Diablo III is suffering from a similar issue, except Blizzard knew ahead of time how many players were coming. It’s no surprise that the game has sold as many copies as it had. At my midnight launch in my town, the parking lot was jammed full of cars and D3 fans were in a very long (but fast moving line) to cash in their preorders. What we’re experiencing now is that Blizzard is seeing the most online users for its game that it’ll see until an expansion is launched (and maybe never even then).
Let’s say that there are a million players trying to log in today. A week from now, that’ll be 100,000 (if that). So why should Blizzard, at least in their minds, pay out for the server capacity for one million players when they will only need to supply service to 100,000 (or 10%) at any given time a week after launch? Sure, capacity should be at a point where we can freely login, but at the same time, I think having a bit of a hiccup on day one or day two is reasonable, as long as it doesn't continue. At least in this modern age.

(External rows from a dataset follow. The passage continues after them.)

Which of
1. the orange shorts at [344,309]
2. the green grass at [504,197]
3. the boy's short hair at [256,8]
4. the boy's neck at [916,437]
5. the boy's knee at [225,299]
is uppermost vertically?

Sure, we can whine and we can cry and we can scream that Blizzard isn’t providing us with a service we paid for. After all, you have to be online to play even single player, but before everyone jams their DRM attack hats on, Blizzard has sort of a valid excuse – duping. Single player mode allows the secret mojo to be seen by ner’do’wells who can work on legit hacks. On the other hand, we have to be a little bit more patient. Star Wars: The Old Republic players got very impatient, demanding servers and server, and then when the initial rush died down… many of those added servers are very low population. A similar problem Blizzard ran into with high and low population servers and free character transfers.
In the meantime, you’ll find me on StarCraft II, playing the Diablo III RPG map. What are your thoughts on the subject? Are you logged into WoW spamming trade with ERROR 37 and some troll like remark or did you mark the 21st as the “real” launch date and will be chilling out until then?